Return the lines below that contain "https".

++++ Exercise inputs

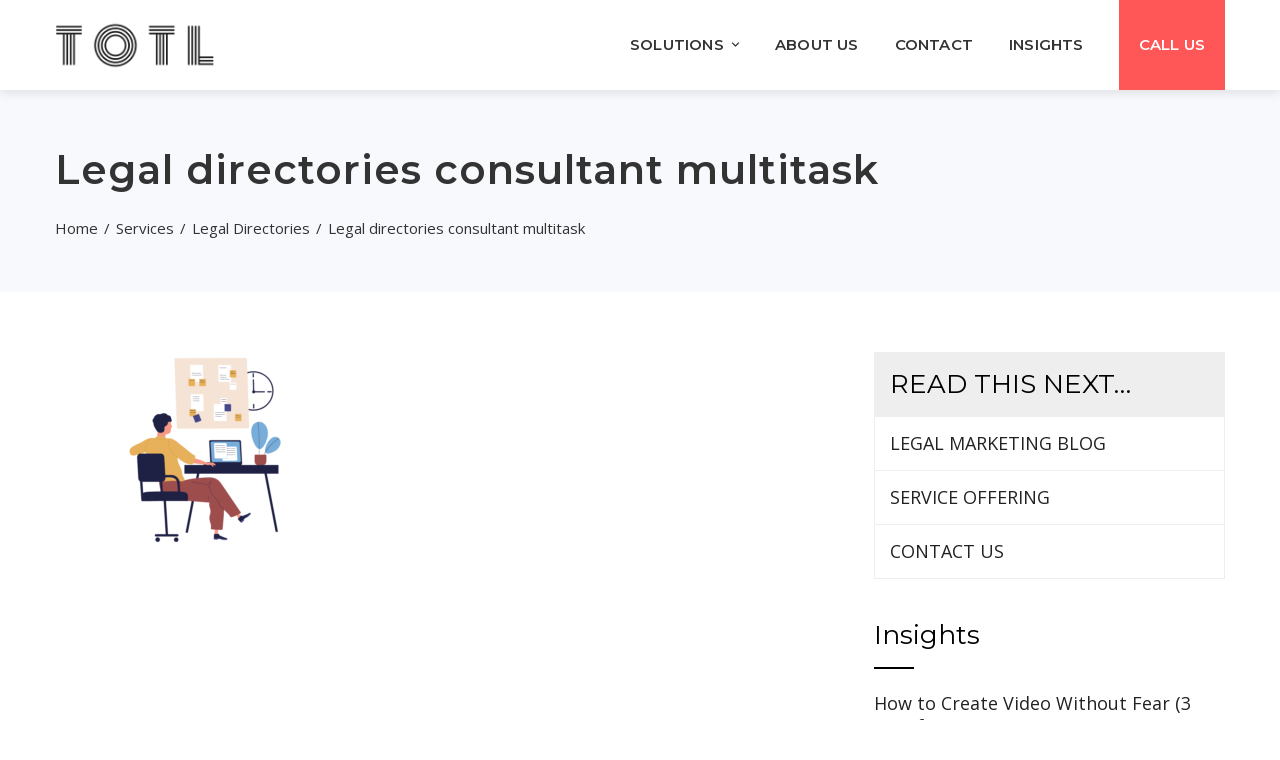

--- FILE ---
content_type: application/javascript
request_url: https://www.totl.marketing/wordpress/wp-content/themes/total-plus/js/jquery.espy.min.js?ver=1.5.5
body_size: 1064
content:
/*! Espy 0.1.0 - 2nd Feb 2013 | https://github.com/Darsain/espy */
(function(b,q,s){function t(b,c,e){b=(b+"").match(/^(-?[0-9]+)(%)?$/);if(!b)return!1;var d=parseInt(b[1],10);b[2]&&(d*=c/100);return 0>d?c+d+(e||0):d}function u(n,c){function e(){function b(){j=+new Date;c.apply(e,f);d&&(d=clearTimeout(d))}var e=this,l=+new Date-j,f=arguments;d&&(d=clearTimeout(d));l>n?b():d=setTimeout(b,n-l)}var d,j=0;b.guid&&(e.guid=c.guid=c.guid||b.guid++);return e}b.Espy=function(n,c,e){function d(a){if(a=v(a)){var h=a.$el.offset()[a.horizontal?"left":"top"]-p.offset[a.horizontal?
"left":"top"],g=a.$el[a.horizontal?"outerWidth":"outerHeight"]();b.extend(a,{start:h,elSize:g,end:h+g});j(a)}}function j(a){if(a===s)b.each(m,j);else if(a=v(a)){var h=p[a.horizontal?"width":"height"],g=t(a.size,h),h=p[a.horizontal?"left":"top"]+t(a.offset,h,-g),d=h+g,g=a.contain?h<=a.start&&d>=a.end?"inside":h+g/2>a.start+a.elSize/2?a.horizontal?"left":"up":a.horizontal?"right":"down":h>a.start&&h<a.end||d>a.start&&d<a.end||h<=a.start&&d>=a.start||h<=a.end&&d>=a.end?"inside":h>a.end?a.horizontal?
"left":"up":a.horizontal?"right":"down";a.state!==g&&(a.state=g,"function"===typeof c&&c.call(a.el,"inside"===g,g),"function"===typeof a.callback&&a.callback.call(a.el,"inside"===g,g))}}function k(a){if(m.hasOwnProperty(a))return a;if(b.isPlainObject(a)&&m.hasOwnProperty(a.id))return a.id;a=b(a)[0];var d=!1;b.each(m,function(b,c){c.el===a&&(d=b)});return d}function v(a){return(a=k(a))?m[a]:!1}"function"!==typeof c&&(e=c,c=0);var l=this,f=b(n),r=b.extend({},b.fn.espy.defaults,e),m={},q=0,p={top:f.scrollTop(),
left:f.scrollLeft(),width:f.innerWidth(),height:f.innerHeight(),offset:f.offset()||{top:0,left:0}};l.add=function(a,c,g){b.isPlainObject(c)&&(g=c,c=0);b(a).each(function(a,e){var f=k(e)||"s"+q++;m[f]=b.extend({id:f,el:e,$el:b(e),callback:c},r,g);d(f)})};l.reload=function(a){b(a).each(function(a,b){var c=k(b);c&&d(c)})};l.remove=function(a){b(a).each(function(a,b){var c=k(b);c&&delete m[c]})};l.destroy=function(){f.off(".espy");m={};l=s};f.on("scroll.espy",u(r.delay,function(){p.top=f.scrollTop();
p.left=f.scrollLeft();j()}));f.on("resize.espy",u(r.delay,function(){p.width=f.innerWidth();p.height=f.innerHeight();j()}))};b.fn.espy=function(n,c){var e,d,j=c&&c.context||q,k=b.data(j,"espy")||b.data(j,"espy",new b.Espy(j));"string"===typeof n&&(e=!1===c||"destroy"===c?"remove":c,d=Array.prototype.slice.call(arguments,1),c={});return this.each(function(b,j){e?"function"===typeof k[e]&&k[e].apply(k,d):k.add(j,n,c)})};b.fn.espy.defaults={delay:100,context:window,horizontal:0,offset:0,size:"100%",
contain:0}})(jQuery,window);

++++++++

- **Reply**:
request_url: https://www.totl.marketing/wordpress/wp-content/themes/total-plus/js/jquery.espy.min.js?ver=1.5.5
/*! Espy 0.1.0 - 2nd Feb 2013 | https://github.com/Darsain/espy */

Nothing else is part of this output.